TASK INPUT ::
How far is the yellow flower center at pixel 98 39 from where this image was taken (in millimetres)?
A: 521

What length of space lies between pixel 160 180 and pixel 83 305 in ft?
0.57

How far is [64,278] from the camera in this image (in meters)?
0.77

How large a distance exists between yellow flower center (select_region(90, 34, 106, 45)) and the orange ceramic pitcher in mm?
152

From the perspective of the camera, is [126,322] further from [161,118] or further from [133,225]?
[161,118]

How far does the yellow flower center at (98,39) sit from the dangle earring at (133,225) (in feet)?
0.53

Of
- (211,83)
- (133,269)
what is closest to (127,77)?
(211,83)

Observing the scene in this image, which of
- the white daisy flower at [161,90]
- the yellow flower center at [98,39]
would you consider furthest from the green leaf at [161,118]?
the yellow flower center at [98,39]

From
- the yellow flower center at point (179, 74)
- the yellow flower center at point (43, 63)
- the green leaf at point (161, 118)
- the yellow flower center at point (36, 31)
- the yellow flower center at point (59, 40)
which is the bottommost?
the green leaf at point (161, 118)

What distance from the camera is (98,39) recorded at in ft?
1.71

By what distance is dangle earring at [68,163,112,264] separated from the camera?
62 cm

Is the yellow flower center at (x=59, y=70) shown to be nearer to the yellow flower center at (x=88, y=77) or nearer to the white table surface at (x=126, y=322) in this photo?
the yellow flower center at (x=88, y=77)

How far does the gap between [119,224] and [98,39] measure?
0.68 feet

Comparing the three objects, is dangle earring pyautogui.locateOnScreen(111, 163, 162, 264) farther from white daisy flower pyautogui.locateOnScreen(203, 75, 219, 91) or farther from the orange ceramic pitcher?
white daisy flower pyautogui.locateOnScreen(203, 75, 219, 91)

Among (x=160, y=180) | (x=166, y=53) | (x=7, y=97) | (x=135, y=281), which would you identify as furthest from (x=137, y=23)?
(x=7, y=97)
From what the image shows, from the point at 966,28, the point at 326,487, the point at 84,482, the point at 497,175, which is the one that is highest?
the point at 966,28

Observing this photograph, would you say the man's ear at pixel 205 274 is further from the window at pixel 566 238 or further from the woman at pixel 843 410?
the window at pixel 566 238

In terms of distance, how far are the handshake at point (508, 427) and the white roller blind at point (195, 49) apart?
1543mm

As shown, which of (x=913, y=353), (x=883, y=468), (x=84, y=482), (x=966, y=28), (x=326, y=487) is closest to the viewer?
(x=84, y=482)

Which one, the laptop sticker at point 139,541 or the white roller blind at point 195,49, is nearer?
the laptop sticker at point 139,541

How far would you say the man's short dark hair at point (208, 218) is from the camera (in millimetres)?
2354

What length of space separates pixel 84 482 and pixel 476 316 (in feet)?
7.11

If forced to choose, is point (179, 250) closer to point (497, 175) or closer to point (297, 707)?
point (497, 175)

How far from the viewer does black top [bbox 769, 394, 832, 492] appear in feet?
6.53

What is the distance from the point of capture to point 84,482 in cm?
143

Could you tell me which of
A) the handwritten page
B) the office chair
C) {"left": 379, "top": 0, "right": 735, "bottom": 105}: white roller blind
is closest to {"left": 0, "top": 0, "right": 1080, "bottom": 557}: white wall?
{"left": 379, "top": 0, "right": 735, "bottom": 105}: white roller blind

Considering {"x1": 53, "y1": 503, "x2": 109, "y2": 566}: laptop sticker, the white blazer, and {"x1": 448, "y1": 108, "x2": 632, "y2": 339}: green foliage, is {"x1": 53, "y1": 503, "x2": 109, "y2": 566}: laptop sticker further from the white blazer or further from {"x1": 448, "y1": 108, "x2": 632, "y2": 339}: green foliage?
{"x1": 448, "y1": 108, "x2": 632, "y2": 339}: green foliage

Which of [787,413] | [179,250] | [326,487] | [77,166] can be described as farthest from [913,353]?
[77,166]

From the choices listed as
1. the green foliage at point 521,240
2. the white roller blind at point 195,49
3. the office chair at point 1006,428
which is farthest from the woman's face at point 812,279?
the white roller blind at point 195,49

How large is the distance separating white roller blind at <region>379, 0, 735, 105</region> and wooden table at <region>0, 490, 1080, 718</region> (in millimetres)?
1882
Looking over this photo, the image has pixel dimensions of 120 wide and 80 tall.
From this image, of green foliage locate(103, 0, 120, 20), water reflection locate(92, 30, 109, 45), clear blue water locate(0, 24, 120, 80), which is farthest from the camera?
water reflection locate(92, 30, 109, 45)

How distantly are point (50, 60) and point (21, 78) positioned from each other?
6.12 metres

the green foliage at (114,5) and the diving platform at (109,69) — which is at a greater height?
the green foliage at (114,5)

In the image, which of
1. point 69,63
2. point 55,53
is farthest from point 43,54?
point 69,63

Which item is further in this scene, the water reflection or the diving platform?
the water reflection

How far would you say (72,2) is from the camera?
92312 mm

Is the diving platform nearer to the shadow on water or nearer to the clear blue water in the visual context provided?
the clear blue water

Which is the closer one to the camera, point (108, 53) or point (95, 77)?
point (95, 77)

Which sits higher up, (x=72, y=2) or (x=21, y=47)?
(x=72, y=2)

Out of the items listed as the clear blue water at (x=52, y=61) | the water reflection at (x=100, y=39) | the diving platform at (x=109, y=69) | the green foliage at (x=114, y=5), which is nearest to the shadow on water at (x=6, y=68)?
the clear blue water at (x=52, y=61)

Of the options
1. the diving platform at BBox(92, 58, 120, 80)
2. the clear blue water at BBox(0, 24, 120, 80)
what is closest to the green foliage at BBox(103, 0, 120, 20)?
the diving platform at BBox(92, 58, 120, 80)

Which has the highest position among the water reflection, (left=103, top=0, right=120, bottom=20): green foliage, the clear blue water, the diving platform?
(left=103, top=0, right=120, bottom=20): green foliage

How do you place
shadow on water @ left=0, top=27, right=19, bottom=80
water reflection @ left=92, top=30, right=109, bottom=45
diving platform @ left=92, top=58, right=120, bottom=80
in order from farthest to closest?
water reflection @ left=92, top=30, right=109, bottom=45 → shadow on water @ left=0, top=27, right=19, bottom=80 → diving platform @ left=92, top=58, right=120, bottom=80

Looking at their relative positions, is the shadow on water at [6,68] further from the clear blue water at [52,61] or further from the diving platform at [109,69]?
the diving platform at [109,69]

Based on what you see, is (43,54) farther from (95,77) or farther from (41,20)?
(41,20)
...
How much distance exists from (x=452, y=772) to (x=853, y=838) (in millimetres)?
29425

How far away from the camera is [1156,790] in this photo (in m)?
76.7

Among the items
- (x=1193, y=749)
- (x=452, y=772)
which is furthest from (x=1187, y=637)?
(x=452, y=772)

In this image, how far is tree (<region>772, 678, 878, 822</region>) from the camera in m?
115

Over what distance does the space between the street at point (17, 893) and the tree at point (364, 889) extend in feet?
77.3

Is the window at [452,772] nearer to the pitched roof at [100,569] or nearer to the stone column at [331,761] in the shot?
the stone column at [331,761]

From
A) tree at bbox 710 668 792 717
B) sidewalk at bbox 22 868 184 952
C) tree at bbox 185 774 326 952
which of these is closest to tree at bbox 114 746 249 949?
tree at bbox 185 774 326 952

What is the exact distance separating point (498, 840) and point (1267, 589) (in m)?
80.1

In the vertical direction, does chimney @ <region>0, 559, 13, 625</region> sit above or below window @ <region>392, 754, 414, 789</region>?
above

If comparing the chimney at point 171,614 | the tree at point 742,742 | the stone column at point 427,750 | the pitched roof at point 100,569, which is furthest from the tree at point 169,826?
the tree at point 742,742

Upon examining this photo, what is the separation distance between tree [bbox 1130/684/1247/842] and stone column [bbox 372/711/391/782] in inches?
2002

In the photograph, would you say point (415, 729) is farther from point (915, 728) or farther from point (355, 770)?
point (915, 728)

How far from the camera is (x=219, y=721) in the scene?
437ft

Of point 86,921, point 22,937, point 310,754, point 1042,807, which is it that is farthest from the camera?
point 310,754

TASK INSTRUCTIONS :: Copy out every line above that contains the word "chimney", treating uppercase and lowercase as different.

EXERCISE ANSWER ::
In the vertical direction, does chimney @ <region>0, 559, 13, 625</region> sit above or below window @ <region>392, 754, 414, 789</region>?
If comparing the chimney at point 171,614 | the tree at point 742,742 | the stone column at point 427,750 | the pitched roof at point 100,569, which is furthest from the tree at point 169,826?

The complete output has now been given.